Hearth and home, Quinlan noted, were big winners — with appliance and home improvement product sales driving a lot of spend this holiday season. Electronics and appliance sales increased 7.5 percent, marking the strongest growth in those categories in the last 10 years.

The home furniture and furnishings category grew 5.1 percent, as did home improvement.

“And when we are talking about appliances,” Quinlan noted, “that is things like refrigerators and stoves — people were really thinking bigger.”

The strength in appliances, electronic and hearth and home spending, she noted was in line with expectations, given the early season trends and the fact that there were “a lot of big electronics releases this year.”

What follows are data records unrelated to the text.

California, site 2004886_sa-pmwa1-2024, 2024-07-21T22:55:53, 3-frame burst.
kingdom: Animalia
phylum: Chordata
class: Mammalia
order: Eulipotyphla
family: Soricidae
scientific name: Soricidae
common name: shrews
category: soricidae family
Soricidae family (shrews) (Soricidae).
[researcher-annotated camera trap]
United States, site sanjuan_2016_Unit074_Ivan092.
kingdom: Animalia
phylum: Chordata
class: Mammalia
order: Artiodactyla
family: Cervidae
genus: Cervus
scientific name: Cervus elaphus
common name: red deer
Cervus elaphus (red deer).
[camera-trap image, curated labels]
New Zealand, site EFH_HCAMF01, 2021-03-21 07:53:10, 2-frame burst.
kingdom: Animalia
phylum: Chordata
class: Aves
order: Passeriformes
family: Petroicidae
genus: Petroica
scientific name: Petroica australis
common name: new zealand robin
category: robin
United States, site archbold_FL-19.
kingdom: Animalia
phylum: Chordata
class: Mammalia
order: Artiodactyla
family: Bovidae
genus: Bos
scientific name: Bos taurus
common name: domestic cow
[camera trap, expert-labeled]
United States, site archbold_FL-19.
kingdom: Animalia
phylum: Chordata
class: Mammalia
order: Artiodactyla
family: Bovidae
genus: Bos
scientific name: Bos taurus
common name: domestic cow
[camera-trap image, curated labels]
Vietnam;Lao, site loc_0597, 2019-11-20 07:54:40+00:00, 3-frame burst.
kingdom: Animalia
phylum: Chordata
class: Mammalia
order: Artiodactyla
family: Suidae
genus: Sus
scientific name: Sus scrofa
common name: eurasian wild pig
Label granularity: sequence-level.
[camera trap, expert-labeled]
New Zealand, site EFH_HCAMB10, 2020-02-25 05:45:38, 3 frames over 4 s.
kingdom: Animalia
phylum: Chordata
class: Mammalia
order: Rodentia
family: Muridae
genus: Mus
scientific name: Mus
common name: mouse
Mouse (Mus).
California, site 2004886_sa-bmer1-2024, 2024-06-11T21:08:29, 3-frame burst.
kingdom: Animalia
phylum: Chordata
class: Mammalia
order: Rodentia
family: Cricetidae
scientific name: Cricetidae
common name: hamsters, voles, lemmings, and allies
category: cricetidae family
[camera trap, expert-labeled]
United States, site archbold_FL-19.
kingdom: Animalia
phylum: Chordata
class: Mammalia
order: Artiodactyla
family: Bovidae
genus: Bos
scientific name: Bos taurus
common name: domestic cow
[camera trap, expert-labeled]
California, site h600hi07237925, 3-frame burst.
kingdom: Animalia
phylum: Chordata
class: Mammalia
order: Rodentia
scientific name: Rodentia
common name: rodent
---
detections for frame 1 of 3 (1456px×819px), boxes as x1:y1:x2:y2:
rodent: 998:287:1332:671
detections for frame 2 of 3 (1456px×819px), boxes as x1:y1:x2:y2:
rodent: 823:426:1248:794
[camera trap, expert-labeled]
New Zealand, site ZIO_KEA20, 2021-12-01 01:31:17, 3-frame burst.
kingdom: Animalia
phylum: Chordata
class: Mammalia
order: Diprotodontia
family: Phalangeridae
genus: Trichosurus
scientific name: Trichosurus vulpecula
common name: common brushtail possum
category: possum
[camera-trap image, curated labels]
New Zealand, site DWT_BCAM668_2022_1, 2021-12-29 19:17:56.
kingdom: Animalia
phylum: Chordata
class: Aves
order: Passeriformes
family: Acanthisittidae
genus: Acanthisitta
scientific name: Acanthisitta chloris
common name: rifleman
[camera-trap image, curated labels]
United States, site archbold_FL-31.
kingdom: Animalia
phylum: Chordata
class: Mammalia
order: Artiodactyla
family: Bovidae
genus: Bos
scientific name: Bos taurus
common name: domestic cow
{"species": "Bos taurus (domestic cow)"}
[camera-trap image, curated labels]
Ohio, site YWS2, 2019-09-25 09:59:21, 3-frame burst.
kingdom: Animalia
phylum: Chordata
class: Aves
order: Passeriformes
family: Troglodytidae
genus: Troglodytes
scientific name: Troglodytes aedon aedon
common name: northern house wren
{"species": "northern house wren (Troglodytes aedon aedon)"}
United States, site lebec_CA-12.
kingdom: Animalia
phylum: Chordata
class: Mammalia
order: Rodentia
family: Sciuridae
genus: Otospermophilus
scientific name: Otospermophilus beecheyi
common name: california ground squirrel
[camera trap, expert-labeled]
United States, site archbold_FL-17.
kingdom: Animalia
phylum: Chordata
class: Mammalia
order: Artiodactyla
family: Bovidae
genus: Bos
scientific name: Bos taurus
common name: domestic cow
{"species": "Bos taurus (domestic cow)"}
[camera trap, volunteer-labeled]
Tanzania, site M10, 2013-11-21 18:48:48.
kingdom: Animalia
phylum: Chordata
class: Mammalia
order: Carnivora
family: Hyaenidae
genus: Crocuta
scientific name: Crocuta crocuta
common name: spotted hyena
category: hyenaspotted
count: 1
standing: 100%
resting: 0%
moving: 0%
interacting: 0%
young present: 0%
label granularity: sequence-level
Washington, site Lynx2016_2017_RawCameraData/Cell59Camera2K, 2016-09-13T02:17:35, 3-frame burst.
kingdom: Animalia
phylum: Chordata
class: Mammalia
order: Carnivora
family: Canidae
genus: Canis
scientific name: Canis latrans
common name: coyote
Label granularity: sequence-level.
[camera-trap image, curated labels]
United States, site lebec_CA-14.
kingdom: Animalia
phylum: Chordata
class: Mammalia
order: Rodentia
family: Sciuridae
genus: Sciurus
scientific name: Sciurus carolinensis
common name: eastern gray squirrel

Other things, however, behaved a bit more surprisingly. Jewelry sales, for example, grew 5.9 percent during holiday 2017. That by itself is not much of a surprise — it’s hard to go wrong giving someone diamonds for Christmas — but that growth was largely generated right at the end of the season. December 23rd — falling on a Saturday — was a particularly powerful day and generated as much spend in that category as Black Friday, according to Mastercard’s figures.

“The 23rd and the 24th saved jewelry. It had been negative in November — we know guys are truly leaving this to the last minute,” Quinlan joked with Webster.

Also showing signs of life this season were department stores. Quinlan noted that the big improvement story here was merchandising — and matching their inventory to customers’ needs.

“We’ve been saying for a long time that department stores don’t have a sales problem, they have a merchandise problem — and so it was good to see this starting to turn around.”

Department stores, however, do have the small issue of being handcuffed to apparel sales — problematic, Quinlan noted, because it is the segment that is most sluggish from a sales standpoint.

The Losers

Apparel, also continuing its 2017 year trend, was weak during this holiday season.  Though eventually the figures ended up in positive territory and showed some marginal gains, Quinlan said, that was largely driven by upticks in specialty apparel driven by the season — and children’s clothing, which has been the sales engine keeping apparel alive all year.

The continually ailing segment, on the other hand, is women’s apparel, which has been in negative territory all year, and did not manage to break that losing streak even during the holiday shopping rush.

The reality, according to Quinlan, is that this is likely largely reflective of a bigger social trend, and unlikely to reverse course in the future.

“People aren’t dressing up for work as often anymore, and that has changed the sales patterns.”

Gift cards, she noted, did not have a bad year per say — but did have something of a flat year.  They are also, she noted, increasingly more secondary gifts given alongside a major purchase – as opposed to the starring player they’ve been in years past – as consumer have gotten increasingly focused on personalization in the last few years.

What’s Next

Some trends, Quinlan noted, can be expected to continue into 2018. Consumers have been spending on experiences — airline sales were up 6 percent during early holiday spending, and that is likely to continue.  Appliances and home improvement are also considered likely to show strength.

Overall, Quinlan noted, although there will likely be a new year lull in shopping as people open those credit card bills and need to repay their holiday shopping enthusiasm, the overall trend for 2018 is likely to be positive — the economic fundamentals of growing wages and low unemployment signal that shift.

“I actually expect this will keep going in the new year. We know a lot of people are getting a raise in the beginning of the year because we know the labor market is tight. Combine that with the tax bill, and a lot of consumers will have more money in their check — which bodes well for retail in 2018.”